Texto proporcionado:
-----
Vale la pena ir a misa? - Jaime Bayly



Yo fui bautizado en la religión católica, no me confirmé porque me pareció
un acto saludable de rebeldía -del que, perdónenme la terquedad, no me
arrepiento-, dejé de ir a misa y rezar cuando cumplí los 18 años, y
durante mucho tiempo -más de 15 años- me mantuve alejado de la iglesia
católica y, por supuesto, de todas las iglesias. Me aparté de las
prácticas y rituales religiosos en los que fui celosamente educado por una
sencilla razón: porque pensé y sentí que las enseñanzas de la iglesia en
algunos de los temas que más conflictos me planteaban -por ejemplo, la
sexualidad- estaban divorciadas de la realidad y la sensatez. Le di la
espalda a Dios porque creí honestamente que su iglesia defendía unas ideas
que me condenaban a la infelicidad.
-----
Tarea 1:
Convierte en una lista breve el párrafo del texto sobre la misa que comienza con "Yo fui bautizado en la religión católica" sin omitir sus datos principales.
Tarea 2:
Responde estas preguntas a partir del texto sobre la misa:
(a) ¿A qué edad dejó de ir a misa y rezar quien escribe?
(b) ¿Durante cuánto tiempo se mantuvo apartado de la iglesia?
(c) ¿Qué tema menciona como ejemplo de conflicto con las enseñanzas de la iglesia?
Tarea 3:
Redacta la continuación del texto sobre la misa, a partir de su última oración.

Datos proporcionados:
-----
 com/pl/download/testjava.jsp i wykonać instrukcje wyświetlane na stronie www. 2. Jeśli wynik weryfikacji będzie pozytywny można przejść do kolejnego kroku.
-----
Respuesta 1:
- Bautizo en la religión católica; no hubo confirmación, por considerarla un acto saludable de rebeldía del que no se arrepiente.
- Abandono de la misa y la oración a los 18 años.
- Distancia de más de 15 años respecto de la iglesia católica y de todas las iglesias.
- Motivo: las enseñanzas de la iglesia en temas conflictivos, como la sexualidad, le parecían divorciadas de la realidad y la sensatez.
- Rechazo a Dios por la creencia de que su iglesia defendía ideas que conducían a su infelicidad.

Respuesta 2:
(a) A los 18 años.
(b) Más de 15 años.
(c) La sexualidad.

Respuesta 3:
Esto que me pasó a mí no es nada atípico. Muchos jóvenes rompen con la
iglesia católica porque no encuentran en ella, en su prédica y su
liturgia, las respuestas a sus problemas, y porque perciben sinceramente
que las cosas que la iglesia dice están fuera de la realidad.
Hace más o menos un año, no sé bien por qué, volví a rezar. Trato de rezar
en las mañanas y en las noches, y también, todo hay que decirlo, cuando me
subo a un avión y recuerdo la fragilidad de la existencia humana. Quizás
sentí la necesidad de hablarle a Dios, a la idea de un creador supremo, de
un padre infinitamente bondadoso, sólo porque quería darle gracias por
tantas cosas maravillosas que me han sido dadas -mis hijas, la familia, el
amor, la salud- y porque quería contarle, a mi humilde manera, los asuntos
que me inquietaban y para los que no hallaba una respuesta satisfactoria.
Descubrí entonces que rezar me hacía bien, me devolvía una cierta paz
interior, y que ese ejercicio de meditación bien podía llevarlo a cabo sin
tener que ir a la iglesia a participar de un rito colectivo. Desde
entonces he seguido rezando, y así está bien para mí.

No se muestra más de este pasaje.